Sunday, December 19, 2010

Positions from the IS 318 Tournament

 1. Matan was playing in Atlantic City, so I looked at a couple of his kids' games. In this interesting endgame, Tawab missed a win. Where should white move?

 2. Austin (black) is seriously underdeveloped, and I was just explaining to him that this was why he lost the game, when he explained to me that he won.  However, his opponent could have forced a win here: how?

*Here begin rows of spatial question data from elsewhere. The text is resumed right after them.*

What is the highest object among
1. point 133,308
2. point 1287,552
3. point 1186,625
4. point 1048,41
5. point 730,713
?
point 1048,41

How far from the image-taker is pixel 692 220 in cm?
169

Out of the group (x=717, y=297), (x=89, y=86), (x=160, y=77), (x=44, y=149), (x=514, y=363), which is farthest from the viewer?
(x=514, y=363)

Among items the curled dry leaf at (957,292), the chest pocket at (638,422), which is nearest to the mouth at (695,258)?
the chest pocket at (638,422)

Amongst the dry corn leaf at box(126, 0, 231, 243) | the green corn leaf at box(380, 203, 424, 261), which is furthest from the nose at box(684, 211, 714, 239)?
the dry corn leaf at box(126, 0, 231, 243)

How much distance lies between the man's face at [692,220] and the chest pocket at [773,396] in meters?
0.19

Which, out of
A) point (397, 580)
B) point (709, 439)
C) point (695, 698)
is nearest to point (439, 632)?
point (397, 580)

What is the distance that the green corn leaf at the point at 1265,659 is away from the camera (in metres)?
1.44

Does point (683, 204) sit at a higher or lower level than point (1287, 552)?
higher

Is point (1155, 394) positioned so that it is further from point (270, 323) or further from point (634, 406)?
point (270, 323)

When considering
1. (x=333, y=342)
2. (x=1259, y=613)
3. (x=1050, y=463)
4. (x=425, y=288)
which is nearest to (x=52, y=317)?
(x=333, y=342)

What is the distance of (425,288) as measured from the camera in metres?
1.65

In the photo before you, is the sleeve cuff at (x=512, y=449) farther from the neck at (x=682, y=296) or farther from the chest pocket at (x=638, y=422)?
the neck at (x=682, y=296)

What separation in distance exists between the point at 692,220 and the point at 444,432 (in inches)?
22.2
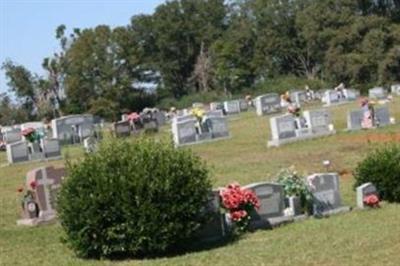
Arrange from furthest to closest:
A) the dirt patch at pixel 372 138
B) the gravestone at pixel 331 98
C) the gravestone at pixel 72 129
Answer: the gravestone at pixel 331 98 → the gravestone at pixel 72 129 → the dirt patch at pixel 372 138

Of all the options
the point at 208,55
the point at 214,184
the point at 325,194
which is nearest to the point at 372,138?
the point at 214,184

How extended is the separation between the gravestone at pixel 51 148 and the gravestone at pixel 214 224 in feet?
62.7

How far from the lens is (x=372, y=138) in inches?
1090

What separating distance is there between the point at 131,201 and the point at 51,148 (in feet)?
67.0

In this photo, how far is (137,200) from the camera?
11.2 metres

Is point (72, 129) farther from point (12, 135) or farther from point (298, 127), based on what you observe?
point (298, 127)

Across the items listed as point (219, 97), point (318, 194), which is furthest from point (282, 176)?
point (219, 97)

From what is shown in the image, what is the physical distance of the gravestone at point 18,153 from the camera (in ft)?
98.9

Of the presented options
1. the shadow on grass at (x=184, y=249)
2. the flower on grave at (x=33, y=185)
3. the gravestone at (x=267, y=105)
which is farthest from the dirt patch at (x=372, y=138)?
the gravestone at (x=267, y=105)

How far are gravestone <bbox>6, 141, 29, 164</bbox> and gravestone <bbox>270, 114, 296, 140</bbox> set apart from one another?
8.84 meters

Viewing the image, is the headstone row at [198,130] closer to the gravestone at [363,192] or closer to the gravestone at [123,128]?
the gravestone at [123,128]

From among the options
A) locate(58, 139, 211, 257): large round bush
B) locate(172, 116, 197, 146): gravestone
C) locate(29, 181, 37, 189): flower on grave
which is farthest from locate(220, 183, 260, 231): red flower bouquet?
locate(172, 116, 197, 146): gravestone

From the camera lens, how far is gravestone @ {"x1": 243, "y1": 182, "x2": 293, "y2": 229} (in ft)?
43.7

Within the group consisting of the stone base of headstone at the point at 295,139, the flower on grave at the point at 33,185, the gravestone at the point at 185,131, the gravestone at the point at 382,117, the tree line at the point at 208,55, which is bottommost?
the stone base of headstone at the point at 295,139
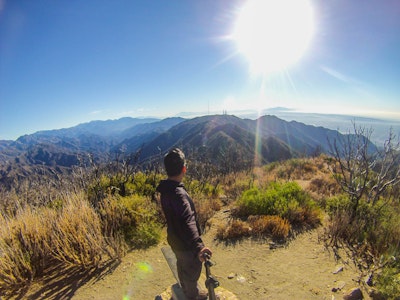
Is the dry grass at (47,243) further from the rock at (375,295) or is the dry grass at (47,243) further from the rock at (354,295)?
the rock at (375,295)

 3. Moshe (black) has a great idea here to activate his bishop and rook-- he didn't see it immediately, but won with it a few moves later. Where should black move?

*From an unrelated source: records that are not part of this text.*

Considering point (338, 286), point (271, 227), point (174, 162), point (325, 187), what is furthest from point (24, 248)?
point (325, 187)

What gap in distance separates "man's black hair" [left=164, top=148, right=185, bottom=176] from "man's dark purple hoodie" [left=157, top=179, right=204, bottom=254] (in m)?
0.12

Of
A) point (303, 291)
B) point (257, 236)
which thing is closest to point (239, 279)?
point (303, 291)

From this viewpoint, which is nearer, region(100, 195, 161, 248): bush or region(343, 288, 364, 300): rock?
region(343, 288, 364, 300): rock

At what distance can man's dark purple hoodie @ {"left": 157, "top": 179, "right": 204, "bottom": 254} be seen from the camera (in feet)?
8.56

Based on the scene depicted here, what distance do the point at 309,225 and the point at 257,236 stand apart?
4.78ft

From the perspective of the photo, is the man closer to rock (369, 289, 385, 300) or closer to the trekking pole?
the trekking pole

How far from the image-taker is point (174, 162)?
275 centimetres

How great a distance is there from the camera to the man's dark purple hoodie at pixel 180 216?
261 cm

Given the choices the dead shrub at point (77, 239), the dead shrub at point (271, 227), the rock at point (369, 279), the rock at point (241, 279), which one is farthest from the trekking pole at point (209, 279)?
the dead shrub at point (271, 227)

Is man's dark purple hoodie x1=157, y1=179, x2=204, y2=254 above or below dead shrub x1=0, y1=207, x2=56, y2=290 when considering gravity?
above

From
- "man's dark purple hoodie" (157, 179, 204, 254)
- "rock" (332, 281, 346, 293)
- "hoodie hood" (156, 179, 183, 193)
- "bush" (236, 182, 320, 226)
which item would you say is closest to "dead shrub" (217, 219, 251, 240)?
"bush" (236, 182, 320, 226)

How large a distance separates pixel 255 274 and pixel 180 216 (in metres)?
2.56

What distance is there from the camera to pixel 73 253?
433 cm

 4. Xonatia was black in the above position. Her opponent knew the first few moves of the French Advanced, but clearly improvised after that. His last move was 7. Bb5-- how should she have replied?

 Shawn S.
 Kenneth M.
 National Champion Azeez Alade, who tied for first in this tournament also
 Sebastian D.
Danny F.
JP Garcia


1. White should play 1. a3! so that after 1... a5 2. a4, it is black's turn and black who is in zugzwang.
2. Austin's opponent could have won black's queen with 1. Qc7+ Ka8 2. Qc6+ Kb8 3. Bc7+ Ka7 4. Bb8+.
3. Black gets a winning position with 22... f4 23. Nf1 d4 24. Qsomewhere f3! and white's kingside falls apart. 
4. Black can win a pawn with 7...Nxe5.  


John C. Fernandez said...

Not sure I adore the line in Game 3. 22. ... f4 23. Nf1 d4 is certainly right, but there's a couple of branches you'd want to cover here.

24. Qxc5 (a natural move one may expect to meet) loses to 24. ... Qg5! and 25. f3 Bxf3 loses, as does the more prosaic 25. g3 fxg3 26. Nxg3 Qf4 followed by 27. ... Qf3.

24. Qd3 is a more stubborn defense, but I don't like the position after 24. ... f3 25. g3 for Black. It probably doesn't hurt to include it, but a more natural plan from my vantage point would be 24. ... Qd5 25. f3 Rf5. Of course White has some compensation due to the weak central light squares, but Black definitely better.

Philip Sells said...

At first I thought that in your game 2, 2...Qb7 gives Black a chance to survive, but after 3.Qe8+ Qb8 4.Qa4+ Kb7 5.Nd4 (threatening Qc6+), mate looks forced in all cases:

5...Kxb6 6.Qb5+ Kc7 (6...Ka7 7.Nc6+ Ka8 8.Qxb8#) 7.Qc6+ Kd8 8.Ne6#;
5...Qc8 6.Qa7#;
5...Qa8 6.Qc6+ Ka6 (6...Kb8 7.Qc7#) 7.Qxa8+ Kxb6 8.Qc6+ Ka7 (8...Ka5 9.b4#) 9.Nb5+ Kb8 10.Qc7+ Ka8 11.Qa7#;
5...Q-anywhere on the diagonal 6.Qa7+ Kc8 7.Qa8+ Qb8 (7...Kd7 8.Qd8#) 8.Qc6+ Qc7 9.Qxc7#;
5...e-pawn moves 6.Qc6+ Ka6 7.Bc5+ Ka5 8.b4+ Qxb4 9.axb4#.